I’ve never heard anyone describe any of these states as midwestern.
Stranger: That was hilarious. It certainly encapsulates the NY/Northeast/New England view of what the Midwest is all about.
Don’t you remember Obama and Arugulagate?
WRT Pittsburgh: I think it’s absolutely wrong to say that Pittsburgh is in the Midwest. It has some Midwestern-ish elements, but they’re interpereted through the unique character of the city. One of the bases of that character is that it IS a Pennsylvania city, and PA has a distinct culture of its own.
For those of you who are wondering why we’re discussing Pittsburgh–It’s in western Pennsylvania, but it’s less than an hour from the Ohio border. It’s also less than an hour from West Virginia. There’s a little streak of quasi-Southernness to Pittsburgh, but I can’t really give you a good example of how it manifests itself.
Pittsburgh is at the junction of 3 regions and it shows. It also has a remarkable history and personality of its own. It’s a weird but wonderful place.
I have some vague notions about it, but I was still living in my cave in Eastern Europe at the time.

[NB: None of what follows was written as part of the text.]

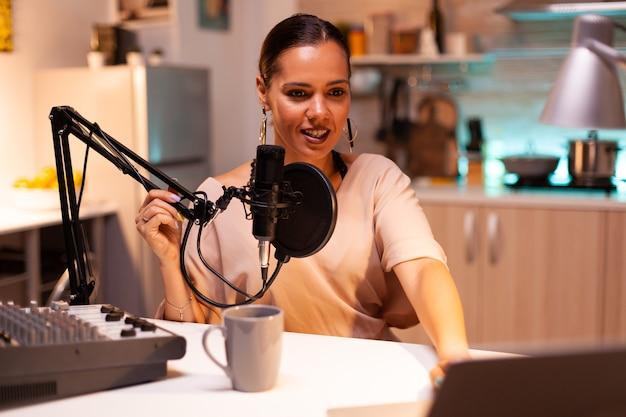 ソーシャルメディアのポッドキャストを録音しながらプロのマイクを持っている有名な女性。オンエアのオンライン制作インターネット放送番組のホストは、ライブコンテンツをストリーミングし、デジタルソーシャルメディアを録画します。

I live in Ann Arbor. There are no local yokels. Everyone here eats hummus and arugula. Possibly together. At brunch, on the way to the farmer’s market, where we pick up some heirloom tomatoes and chat with our friends about how horrible we think Republicans would be, if we ever met any.
All this business about the Midwest being scared of hummus might have some basis for some parts of the Midwest, but I have to imagine it really is ridiculous as applied to Michigan. The Detroit metropolitan area is home to 400,000 Arab-Americans, the largest concentration anywhere in the country. In particular, Dearborn is 33% Arab, the highest proportion of any sizable city in the country. I doubt they have any aversion to hummus over there…
Ann Arbor (and Madison, WI) and other liberal-happy hippy college towns that are really sister cities to Berkelely, don’t count as “Midwest”. But you get ten miles outside of one of these towns and you are in a different world. An alien world. A place…beyond imagination. A dimension measuring not of distance and time, but flatness and blandness. In a few minutes, Ms. Kyla will find herself in this dimension; a place we call…the Midwest Zone.
One could claim you’re just gerrymandering out the parts of the Midwest that don’t meet your preconceptions, though, No True Scotsman-style… Supposing they claimed the more rural or less cosmopolitan parts of every state as accordingly part of the Midwest. Should the term lose all coherence as a simply-connected geographic region?
Listen to this man, for he is bitter, but wise. You get 1/2 block outside of these seemingly normal (but cold) enclaves, and you’d swear you entered East Hicksville, Kentucky.
Hey! I’m bitter but wise too! Just about other things…
Also, I must admit that in my limited experience, my one major impression of the Midwest was that it didn’t know decent ethnic or spicy food from shit. But it’s a big place, with lots of different parts.